Taxpayer Retains Right to Tax Refund Claims Despite Bankruptcy Discharge

Taxpayer Retains Right to Tax Refund Claims Despite Bankruptcy Discharge

Taxpayer Retains Right to Tax Refund Claims Despite Bankruptcy Discharge

The bankruptcy-tax rules can present a number of opportunities. In Martin v. United States, Case No. 3:13-CV-03130 (C.D. Ill 2017), the court concludes that the taxpayers retained the right to sue the IRS for substantial tax refunds for taxes that were overpaid prior to their bankruptcy, despite having discharged the their debts in bankruptcy.

Bankruptcy & Tax Refunds, Generally

Typically, a taxpayer will want to include unpaid tax debts in their bankruptcy case. With a Chapter 7 bankruptcy, this may allow the unpaid taxes to be discharged. With a Chapter 13 case, this will allow the unpaid taxes to be paid through the bankruptcy rather than surviving the bankruptcy.

The motivations for tax overpayments or refunds may be different. If the tax refund is included in the bankruptcy, it is part of the bankruptcy estate that is available to pay creditors. Pre-petition tax refunds received before the bankruptcy petition may be used to pay the secured creditors before the bankruptcy petition, with the aim of ensuring that it does to pay off the secured creditors first. Tax refunds received after the bankruptcy filing can be more problematic.

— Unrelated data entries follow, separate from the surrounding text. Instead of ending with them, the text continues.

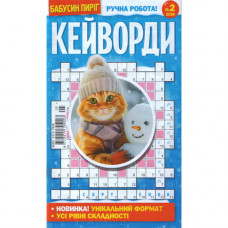 Журнал «Бабусин Пиріг. КЕЙВОРДИ» 2/2026 (Укр) Уцінка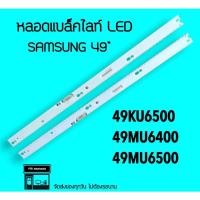ราคา SAMSUNG หลอดแบล็คไลท์ Samsung 49KU6500 49MU6400 49MU6500 หลอดBacklight LED หลอดไฟทีวี (15391294935)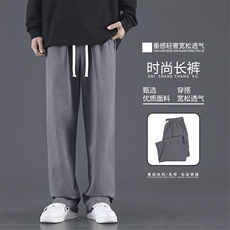 夏季薄款直筒宽松纯棉运动裤卫裤垂坠感潮牌休闲长裤K628-特批-35，男装休闲裤，星座718-1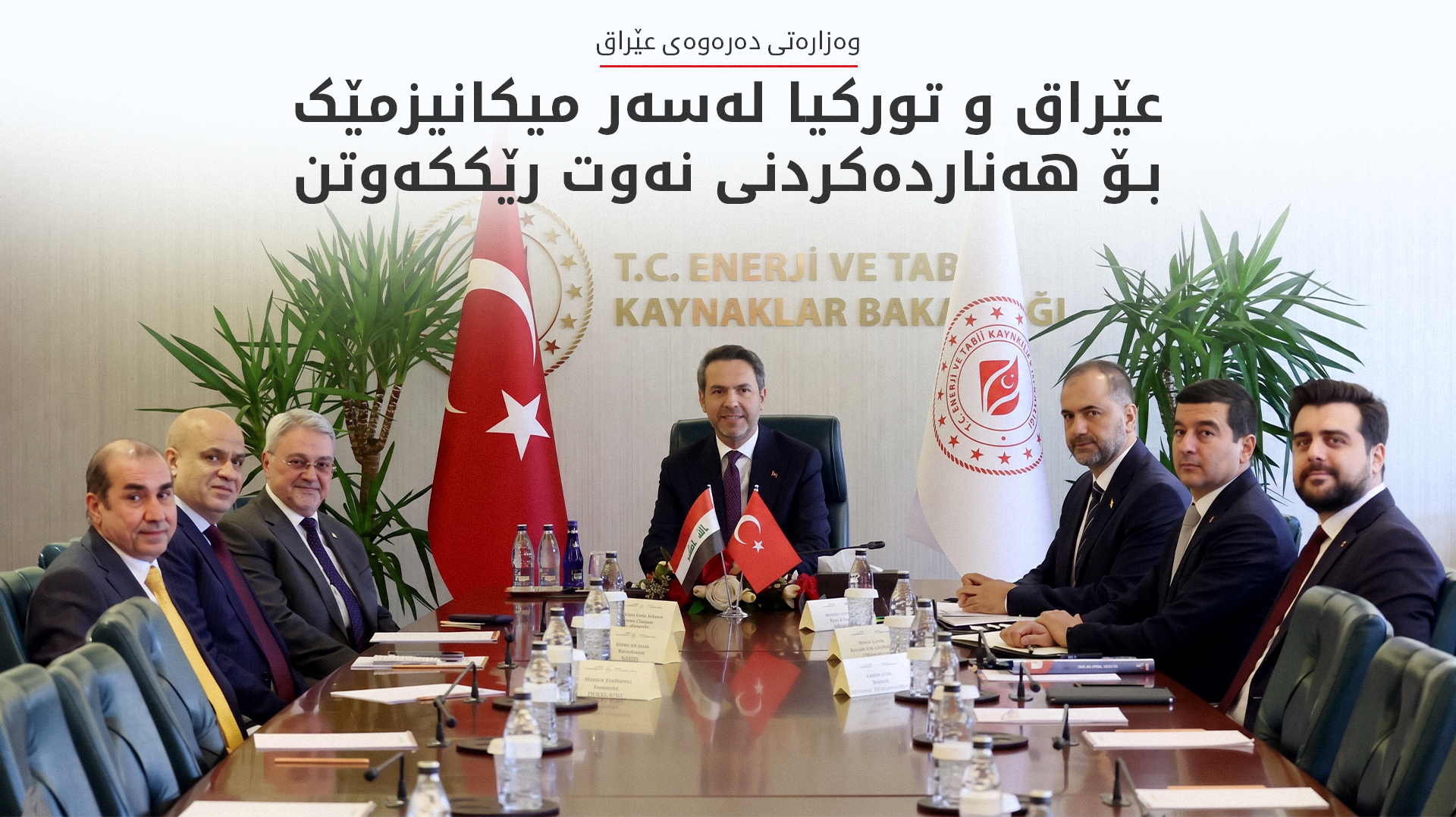 KRG PM Hawler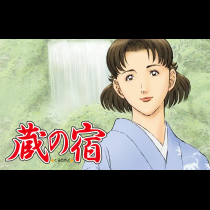 蔵の宿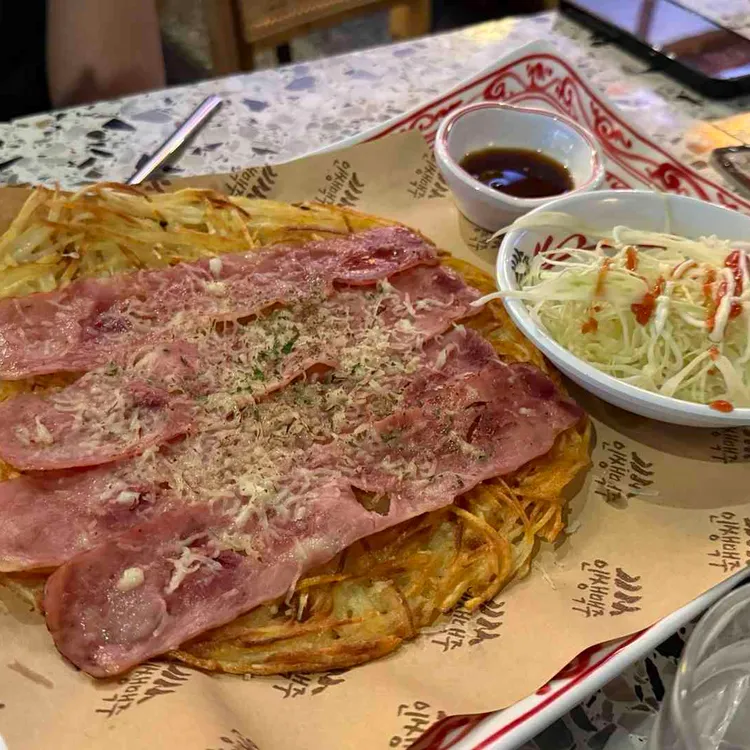 인쌩맥주 사진
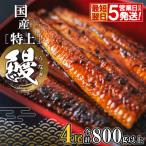 ふるさと納税 境町 【最短翌日発送】 国産 特上うなぎ 蒲焼き 4尾 800g以上 簡易袋 タレ 山椒付き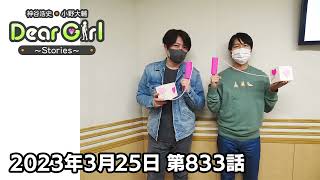 【公式】神谷浩史・小野大輔のDear Girl〜Stories〜 第833話 (2023年3月25日放送分)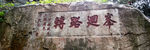 泰山石刻峰回路转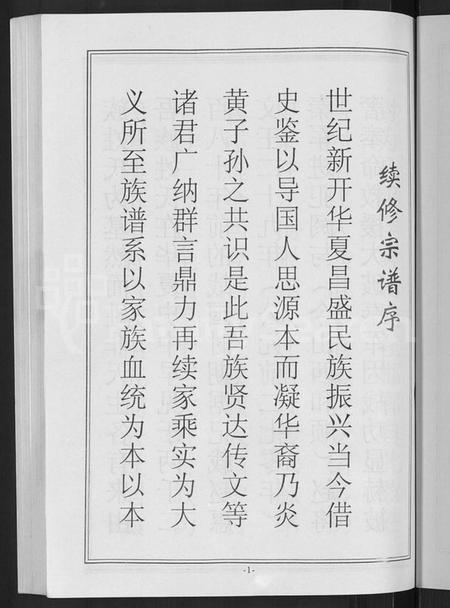 湖北马氏族谱-马氏宗谱 [10卷](别名：楚黄马氏宗谱).pdf电子版插图5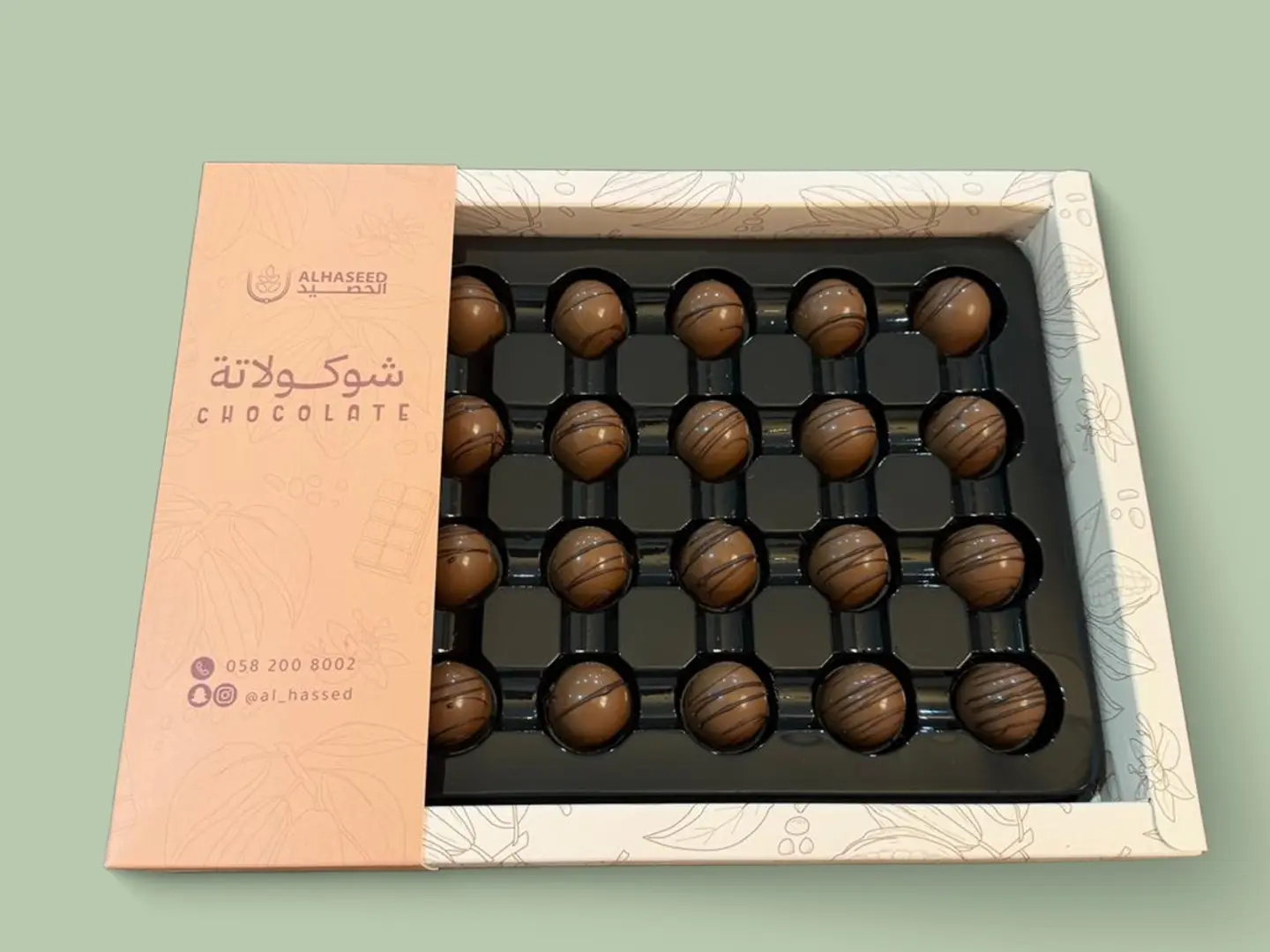 شوكولاتة بحشوة بستاشيو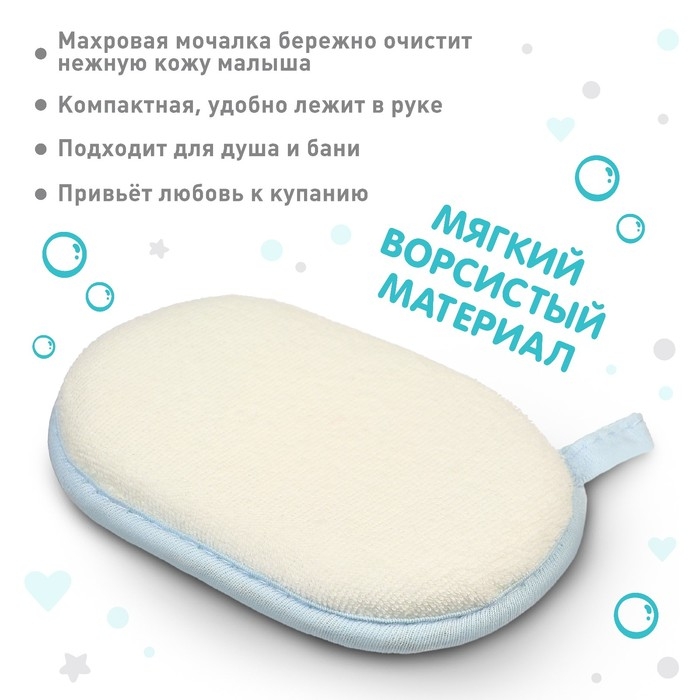Мочалка детская, махровая для купания Basic Крошка Я, цвет бирюзовый Мочалка детская, махровая для купания Basic Крошка Я, цвет бирюзовый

Taxpayers cannot simply fail to include a tax refund claim for taxes paid prior to the bankruptcy in their bankruptcy. To the extent the refund claim was not known at the time the bankruptcy was filed, the unreported tax refund claim remains an asset of the bankruptcy estate. The bankruptcy trustee is the party who has the ability to file the refund claim and to receive the proceeds. If the bankruptcy is already closed at the time the refund claims are discovered, the bankruptcy trustee has to re-open the bankruptcy to try to collect on the refund claims.

Martin v. United States

In Martin v. United States, the bankruptcy trustee did not file the taxpayers’ amended returns or tax refund claims. The taxpayers did. They did so before the bankruptcy case had been closed (they also filed corrected amended returns after the bankruptcy case had been closed). The IRS audited the refund claims and denied the claims (it appears that one of the tax years may have been allowed by the IRS, but this is not addressed in the court case). The IRS Office of Appeals also denied the claims. The taxpayers, not the bankruptcy trustee, then filed a lawsuit against the IRS to recoup the refunds. The bankruptcy trustee re-opened the bankruptcy case at that point. This was required given the undisclosed tax refund claims. The bankruptcy trustee then abandoned the tax refund claims (after giving creditors notice, etc.).

Can Taxpayers File Tax Returns and Bring Suit

The government moved to dismiss the taxpayers’ lawsuit, asserting that the taxpayers did not have standing to bring suit. This turned on whether the taxpayers, not the bankruptcy trustee, had the authority to file a refund claim, as the law requires taxpayers to file a refund claim prior to bringing a lawsuit to recoup the refund.

The law is not clear on this point. In reviewing this law, the court noted that once the bankruptcy trustee abandoned the refund claim, the refund claim reverted back to the taxpayers as if the bankruptcy case did not exist. Based on this, the court concluded that the taxpayers had the right to file the refund claims and to bring the lawsuit to collect on the claims.

The takeaway is that taxpayers who discover tax refunds during or after a bankruptcy case should file the refund claims, even if the bankruptcy trustee will not do so. It may help if timing wise, as in Martin, the claims are disallowed by the IRS at the administrative level. This may encourage the bankruptcy trustee to abandon the claims, rather than incur the costs to pursue them. The abandoment will cause the refund claims to revert back to the taxpayer, rather than the bankruptcy estate.